Aufgrund der eingegangenen Stellungnahmen wurden die Planentwürfe erneut überarbeitet. Den dritten Entwürfen hat die Landesregierung am 14. April 2026 zugestimmt. Zu den Änderungen gegenüber den zweiten Planentwürfen kann vom 29. April bis einschließlich 29. Juni 2026 Stellung genommen werden.

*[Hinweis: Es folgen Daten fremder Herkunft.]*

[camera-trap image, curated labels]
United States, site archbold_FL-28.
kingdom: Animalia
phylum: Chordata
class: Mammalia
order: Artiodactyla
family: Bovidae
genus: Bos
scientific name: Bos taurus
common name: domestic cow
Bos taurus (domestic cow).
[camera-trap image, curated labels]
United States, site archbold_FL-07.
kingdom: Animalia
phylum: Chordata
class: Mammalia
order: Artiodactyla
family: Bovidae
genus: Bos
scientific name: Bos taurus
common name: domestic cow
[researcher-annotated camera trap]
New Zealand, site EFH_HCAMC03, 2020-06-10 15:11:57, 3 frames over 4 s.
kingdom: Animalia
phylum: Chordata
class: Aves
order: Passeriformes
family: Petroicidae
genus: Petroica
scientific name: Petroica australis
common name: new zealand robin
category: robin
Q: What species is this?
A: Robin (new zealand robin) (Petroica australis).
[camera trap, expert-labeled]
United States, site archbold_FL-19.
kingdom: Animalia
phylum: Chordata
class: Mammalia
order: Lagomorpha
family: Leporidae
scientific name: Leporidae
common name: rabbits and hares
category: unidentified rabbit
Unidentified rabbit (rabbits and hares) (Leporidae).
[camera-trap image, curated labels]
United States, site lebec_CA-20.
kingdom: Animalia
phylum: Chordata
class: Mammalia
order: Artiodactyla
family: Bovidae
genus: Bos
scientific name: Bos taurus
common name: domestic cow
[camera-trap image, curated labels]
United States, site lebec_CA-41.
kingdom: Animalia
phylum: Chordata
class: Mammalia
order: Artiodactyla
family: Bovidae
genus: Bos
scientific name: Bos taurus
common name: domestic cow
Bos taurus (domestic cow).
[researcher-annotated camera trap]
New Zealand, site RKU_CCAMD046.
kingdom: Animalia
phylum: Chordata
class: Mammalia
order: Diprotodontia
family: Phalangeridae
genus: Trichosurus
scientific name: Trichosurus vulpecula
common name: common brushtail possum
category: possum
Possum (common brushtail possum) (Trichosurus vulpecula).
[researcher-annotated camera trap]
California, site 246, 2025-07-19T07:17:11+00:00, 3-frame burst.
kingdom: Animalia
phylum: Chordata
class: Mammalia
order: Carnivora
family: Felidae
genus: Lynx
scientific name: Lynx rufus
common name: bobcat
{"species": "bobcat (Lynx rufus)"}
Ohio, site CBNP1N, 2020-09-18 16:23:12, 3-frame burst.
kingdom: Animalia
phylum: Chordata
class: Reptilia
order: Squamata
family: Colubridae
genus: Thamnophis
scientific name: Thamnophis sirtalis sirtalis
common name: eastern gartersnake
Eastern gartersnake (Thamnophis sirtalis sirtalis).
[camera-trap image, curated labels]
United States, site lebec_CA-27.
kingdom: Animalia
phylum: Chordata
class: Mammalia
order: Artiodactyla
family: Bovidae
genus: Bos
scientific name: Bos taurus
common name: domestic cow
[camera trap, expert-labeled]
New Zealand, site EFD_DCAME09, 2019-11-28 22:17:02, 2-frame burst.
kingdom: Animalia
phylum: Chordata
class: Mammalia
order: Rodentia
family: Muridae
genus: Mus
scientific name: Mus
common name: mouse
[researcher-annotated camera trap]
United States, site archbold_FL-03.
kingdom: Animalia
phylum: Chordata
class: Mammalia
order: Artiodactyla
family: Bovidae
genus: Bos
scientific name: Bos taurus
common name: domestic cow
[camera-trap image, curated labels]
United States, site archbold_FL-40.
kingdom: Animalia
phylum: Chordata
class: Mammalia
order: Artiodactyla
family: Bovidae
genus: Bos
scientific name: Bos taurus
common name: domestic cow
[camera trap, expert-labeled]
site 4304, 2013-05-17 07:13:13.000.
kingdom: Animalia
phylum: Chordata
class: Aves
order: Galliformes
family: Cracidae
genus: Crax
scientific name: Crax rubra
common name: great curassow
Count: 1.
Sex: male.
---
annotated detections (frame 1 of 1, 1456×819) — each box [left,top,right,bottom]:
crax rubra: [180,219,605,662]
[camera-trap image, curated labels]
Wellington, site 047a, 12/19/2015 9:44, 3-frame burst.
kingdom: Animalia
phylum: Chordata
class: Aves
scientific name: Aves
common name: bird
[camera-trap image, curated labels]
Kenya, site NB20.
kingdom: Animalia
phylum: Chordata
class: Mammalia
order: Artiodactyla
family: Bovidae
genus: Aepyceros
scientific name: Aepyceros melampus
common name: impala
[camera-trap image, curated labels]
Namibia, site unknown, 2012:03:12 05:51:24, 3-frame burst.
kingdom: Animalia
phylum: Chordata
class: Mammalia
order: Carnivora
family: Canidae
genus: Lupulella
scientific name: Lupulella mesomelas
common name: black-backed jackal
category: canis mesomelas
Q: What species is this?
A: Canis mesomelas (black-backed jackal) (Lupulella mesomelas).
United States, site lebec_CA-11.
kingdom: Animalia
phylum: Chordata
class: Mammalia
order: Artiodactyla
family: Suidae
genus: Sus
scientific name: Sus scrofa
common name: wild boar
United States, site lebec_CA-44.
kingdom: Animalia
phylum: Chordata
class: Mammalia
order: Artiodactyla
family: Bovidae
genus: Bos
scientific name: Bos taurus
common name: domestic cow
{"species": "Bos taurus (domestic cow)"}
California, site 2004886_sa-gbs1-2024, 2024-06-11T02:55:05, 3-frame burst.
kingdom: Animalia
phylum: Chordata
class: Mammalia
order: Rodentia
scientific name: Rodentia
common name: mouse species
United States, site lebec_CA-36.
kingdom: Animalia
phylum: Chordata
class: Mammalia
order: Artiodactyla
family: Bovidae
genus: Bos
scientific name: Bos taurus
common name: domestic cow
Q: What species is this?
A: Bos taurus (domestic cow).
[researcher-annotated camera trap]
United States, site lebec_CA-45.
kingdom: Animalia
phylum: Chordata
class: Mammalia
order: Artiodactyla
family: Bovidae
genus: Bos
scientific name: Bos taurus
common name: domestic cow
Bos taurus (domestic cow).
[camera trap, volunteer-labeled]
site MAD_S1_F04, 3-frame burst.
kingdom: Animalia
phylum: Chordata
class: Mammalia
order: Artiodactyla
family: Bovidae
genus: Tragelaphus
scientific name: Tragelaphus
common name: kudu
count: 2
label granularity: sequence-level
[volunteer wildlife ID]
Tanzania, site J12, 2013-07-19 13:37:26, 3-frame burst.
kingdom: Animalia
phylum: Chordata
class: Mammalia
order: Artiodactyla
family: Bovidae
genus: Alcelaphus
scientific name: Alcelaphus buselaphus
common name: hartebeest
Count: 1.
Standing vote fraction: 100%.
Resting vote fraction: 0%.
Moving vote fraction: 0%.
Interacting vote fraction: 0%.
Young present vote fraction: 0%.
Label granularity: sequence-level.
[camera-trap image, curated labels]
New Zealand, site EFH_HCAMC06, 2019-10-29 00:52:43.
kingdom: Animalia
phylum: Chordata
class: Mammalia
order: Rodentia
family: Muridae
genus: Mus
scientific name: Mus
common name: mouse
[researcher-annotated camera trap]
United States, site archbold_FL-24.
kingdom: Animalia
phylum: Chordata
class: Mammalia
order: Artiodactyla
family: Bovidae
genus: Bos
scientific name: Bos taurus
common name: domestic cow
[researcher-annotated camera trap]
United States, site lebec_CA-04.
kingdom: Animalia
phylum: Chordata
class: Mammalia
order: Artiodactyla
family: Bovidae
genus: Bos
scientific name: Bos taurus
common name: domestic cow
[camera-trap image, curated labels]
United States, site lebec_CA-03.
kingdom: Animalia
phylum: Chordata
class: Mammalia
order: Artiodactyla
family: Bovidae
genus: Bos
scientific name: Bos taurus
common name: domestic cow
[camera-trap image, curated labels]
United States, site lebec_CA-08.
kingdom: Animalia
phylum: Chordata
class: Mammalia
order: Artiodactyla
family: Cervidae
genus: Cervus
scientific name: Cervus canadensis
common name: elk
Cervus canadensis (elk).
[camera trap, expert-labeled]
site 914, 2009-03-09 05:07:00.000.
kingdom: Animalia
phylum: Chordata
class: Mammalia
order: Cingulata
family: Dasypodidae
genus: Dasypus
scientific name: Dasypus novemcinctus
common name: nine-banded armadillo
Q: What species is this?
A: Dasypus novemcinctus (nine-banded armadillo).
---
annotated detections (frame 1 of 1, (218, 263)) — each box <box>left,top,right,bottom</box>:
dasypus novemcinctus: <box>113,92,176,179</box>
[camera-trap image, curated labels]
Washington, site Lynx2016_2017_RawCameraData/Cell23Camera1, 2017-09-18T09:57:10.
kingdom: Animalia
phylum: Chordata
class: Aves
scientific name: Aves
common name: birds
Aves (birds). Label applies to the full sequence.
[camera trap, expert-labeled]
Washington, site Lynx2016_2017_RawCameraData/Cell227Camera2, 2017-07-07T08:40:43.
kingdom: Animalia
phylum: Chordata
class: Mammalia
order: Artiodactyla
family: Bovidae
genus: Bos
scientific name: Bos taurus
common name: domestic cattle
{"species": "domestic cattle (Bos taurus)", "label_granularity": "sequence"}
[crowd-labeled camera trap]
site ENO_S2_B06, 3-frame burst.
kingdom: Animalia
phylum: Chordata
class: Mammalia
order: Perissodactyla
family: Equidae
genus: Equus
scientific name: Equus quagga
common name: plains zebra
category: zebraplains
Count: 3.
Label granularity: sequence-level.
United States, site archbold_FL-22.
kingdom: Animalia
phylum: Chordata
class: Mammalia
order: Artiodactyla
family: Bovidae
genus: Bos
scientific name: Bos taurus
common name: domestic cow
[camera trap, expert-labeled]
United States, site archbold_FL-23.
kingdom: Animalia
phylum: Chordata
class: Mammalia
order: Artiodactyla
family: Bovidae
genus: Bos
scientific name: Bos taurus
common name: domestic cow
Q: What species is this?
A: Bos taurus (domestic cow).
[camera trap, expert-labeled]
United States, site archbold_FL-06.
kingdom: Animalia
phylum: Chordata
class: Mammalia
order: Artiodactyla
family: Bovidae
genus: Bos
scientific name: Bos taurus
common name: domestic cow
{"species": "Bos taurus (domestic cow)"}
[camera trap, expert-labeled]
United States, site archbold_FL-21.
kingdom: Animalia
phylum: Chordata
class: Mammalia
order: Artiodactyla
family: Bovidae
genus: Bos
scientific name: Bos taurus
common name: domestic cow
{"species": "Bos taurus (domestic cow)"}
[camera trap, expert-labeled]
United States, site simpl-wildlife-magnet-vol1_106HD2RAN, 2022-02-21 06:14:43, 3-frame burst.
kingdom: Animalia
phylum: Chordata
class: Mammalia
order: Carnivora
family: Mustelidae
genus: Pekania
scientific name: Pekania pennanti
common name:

Zu den wichtigsten Aufgaben der Raumordnung gehört es, Raumordnungspläne aufzustellen und fortzuschreiben. In Schleswig-Holstein gibt es den Landesentwicklungsplan (LEP) als landesweiten Raumordnungsplan und zurzeit noch fünf, zukünftig aber nur noch drei Regionalpläne.
Im Rahmen der kommunalen Selbstverwaltung sind die Städte und Gemeinden selbst für ihre räumlichen Planungen zuständig. Soweit dies erforderlich ist, müssen sie hierfür Bauleitpläne (Flächennutzungspläne und Bebauungspläne) aufstellen.